::: Data in this exercise

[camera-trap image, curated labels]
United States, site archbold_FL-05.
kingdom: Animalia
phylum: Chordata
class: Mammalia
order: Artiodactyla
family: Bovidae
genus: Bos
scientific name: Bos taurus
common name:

::::::

What the task asks:
Output every record above a second time, exactly.

Exercise output:
[camera-trap image, curated labels]
United States, site archbold_FL-05.
kingdom: Animalia
phylum: Chordata
class: Mammalia
order: Artiodactyla
family: Bovidae
genus: Bos
scientific name: Bos taurus
common name:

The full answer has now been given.